Windkraftbranche fordert mehr Tempo beim Offshore-Ausbau

Deutschland will bis 2045 klimaneutral sein. Ein ehrgeiziges Ziel, bei dem erneuerbare Energien eine zentrale - wenn nicht gar die entscheidende - Rolle spielen. Die Offshore-Windkraftbranche hat klare Vorstellungen. Wie realistisch ist deren Umsetzung?

Der Offshore-Windpark «Butendiek», etwa 30 Kilometer vor der Insel Sylt in der Nordsee. Foto: Daniel Reinhardt/dpa - dpa-infocom GmbH

Das Wichtigste in Kürze

  • Ein deutlich schnellerer Ausbau der Windparks und ein Einstieg in die Wasserstoff-Produktion auf hoher See sind nach Überzeugung der Offshore-Branche unerlässlich für das Erreichen der Klimaziele.

Die neue Bundesregierung müsse das Tempo bei diesem Thema spürbar erhöhen, forderte der Vorstandschef des Windindustrie- und Wasserstoffverbandes WAB, Jens Assheuer, in Bremerhaven. «Wir müssen jetzt Gas geben, um die Ziele zu erreichen.»

Beim Ausbau der Offshore-Kapazitäten sei ein Zwischenziel von 35 Gigawatt (GW) installierter Leistung bis 2035 notwendig - zu dem zusätzlich der Bedarf an grünem Wasserstoff aus Windenergie auf See gerechnet werde müsse. Derzeit sind es rund 7,8 GW. Der Bund plant einen Offshore-Ausbau von 40 GW bis 2040. «Viel zu wenig», fanden neben Assheuer auch Niedersachsens Umwelt- und Energieminister Olaf Lies (SPD) und Bremens Wirtschaftssenatorin Kristina Vogt (Linke).

«Wir wissen, dass das Potenzial bei mindestens 60 Gigawatt liegt. Und die werden wir brauchen, um die ehrgeizigen Ziele beim Klimaschutz zu erreichen», betonte Vogt zum Auftakt der Windforce Conference 2021 in Bremerhaven. An dem Branchentreffen nehmen bis zum Mittwoch rund 200 Vertreter aus Politik, Wirtschaft und Wissenschaft teil.

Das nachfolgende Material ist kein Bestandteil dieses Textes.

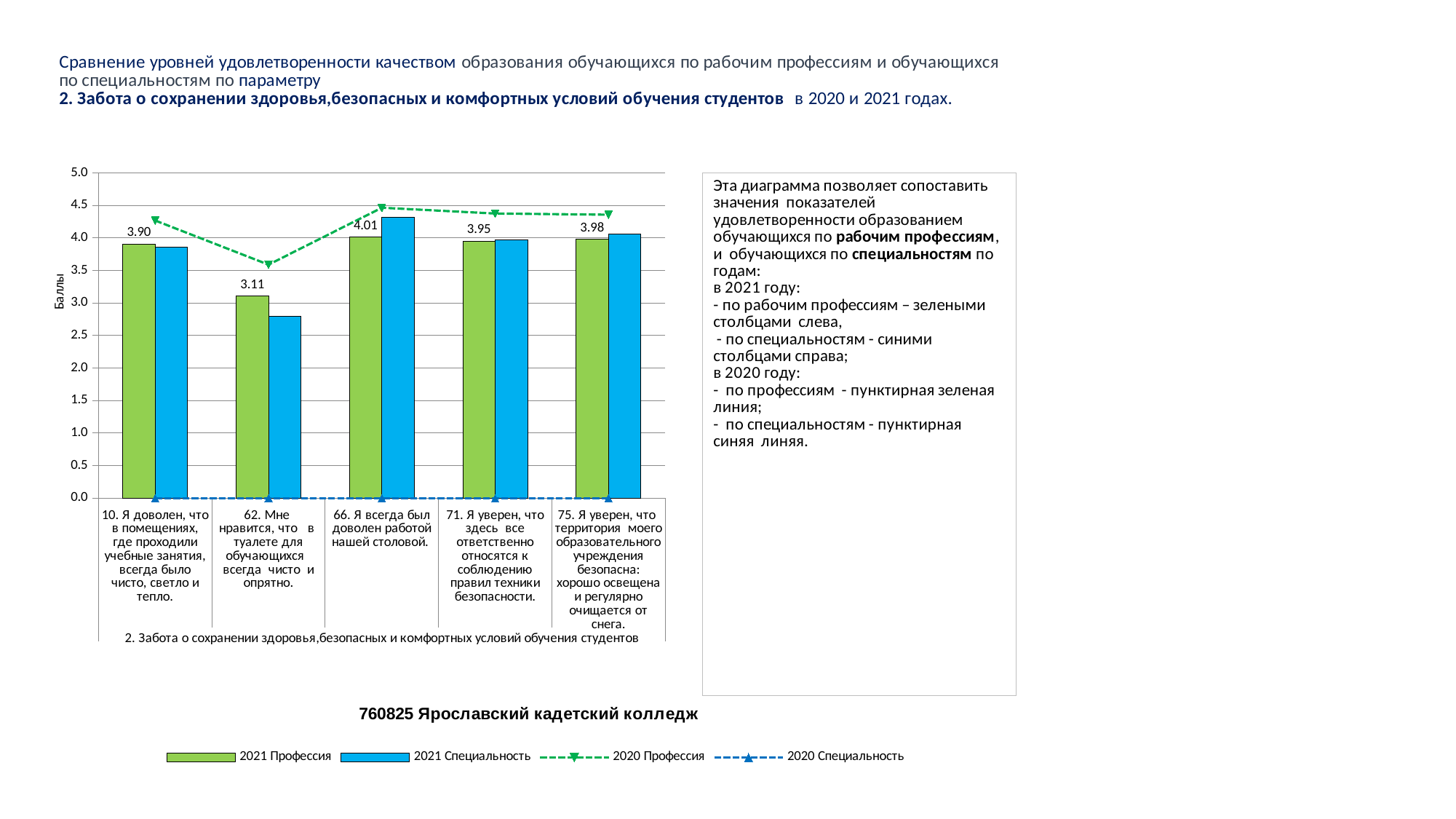
What is the 2021 Профессия value for question 62 ("Мне нравится, что в туалете для обучающихся всегда чисто и опрятно")? 3.11 How many series does the chart legend list? 4 What is the 2021 Профессия value for question 66 ("Я всегда был доволен работой нашей столовой")? 4.01 How many questions (categories) are shown on the x axis of the chart? 5 Which question has the lowest 2021 Профессия value? 62. Мне нравится, что в туалете для обучающихся всегда чисто и опрятно. What is the difference between the 2021 Профессия values for question 66 and question 62? 0.90 Is the 2021 Специальность value for question 66 greater or less than 4.0? greater For question 62, which is larger: the 2021 Профессия bar or the 2021 Специальность bar? 2021 Профессия Which question has the highest 2021 Профессия value? 66. Я всегда был доволен работой нашей столовой. Is the 2021 Специальность value for question 62 greater or less than 3.0? less What is the title of the vertical axis of the chart? Баллы What kind of chart is shown on the slide? Bar chart combined with line series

Die Offshore-Branche dringt auf rasche Genehmigungsverfahren für Flächen zur Wasserstoff-Herstellung direkt an den Windkraftanlagen. Nach der Produktion müsste der Wasserstoff dann per Schiff oder Pipeline an Land gebracht werden.

Für grünen Wasserstoff werden Wind, Sonne, Biomasse oder Wasserkraft als erneuerbare Energiequellen genutzt, um Wasser-Elektrolyse zu betreiben. Dabei wird Wasser (H2O) unter Strom gesetzt, wobei es sich in elementaren Wasserstoff (H2) und Sauerstoff (O2) aufspaltet. Wasserstoff lässt sich dann unter hohem Druck in Tanks speichern.

Lies warnte die potenziellen Koalitionspartner in Berlin, bei den erneuerbaren Energien jede Frage im «Klein-Klein» lösen zu wollen. Er schlug eine Kommission ähnlich der Kohlekommission vor. Die Frage sei, wie gesellschaftlich Akzeptiertes umgesetzt werde. Es müsse etwa festgelegt werden, wie viele Windkraftanlagen es an Land und auf See und wie viel Photovoltaik es geben solle. «Das muss einmal geklärt sein, und es muss am Ende ein Ergebnis kommen, das im Parlament festgehalten wird», sagte der SPD-Politiker.

In der vergangenen Woche war die Verordnung zur Vergabe von sonstigen Energiegewinnungsbereichen in der Ausschliesslichen Wirtschaftszone (AWZ) in Kraft getreten. Sie ebnet den Weg für erste Ausschreibungen 2022. Bundeswirtschaftsminister Peter Altmaier (CDU) bezeichnete die Herstellung von grünem Wasserstoff auf See zuletzt als «echtes Zukunftsthema mit hohem Innovationspotenzial». Es könne wichtige Beiträge zur Dekarbonisierung der deutschen Industrie leisten.

Bisher läuft die Elektrolyse zur Wasserstofferzeugung nur an Land. In den deutschen Bereichen von Nord- und Ostsee waren nach Angaben des Bundesamtes für Naturschutz im Küstenmeer und der AWZ vor gut einem Jahr 27 Offshore-Windparks mit 1501 Turbinen und 7,4 GW installierter Leistung am Netz. Aktuell sind es etwa 7,8 GW. Weitere Parks sind genehmigt. Die AWZ ist das Meeresgebiet seewärts des Küstenmeeres (12-Seemeilen-Zone) bis maximal zur 200-Seemeilen-Grenze.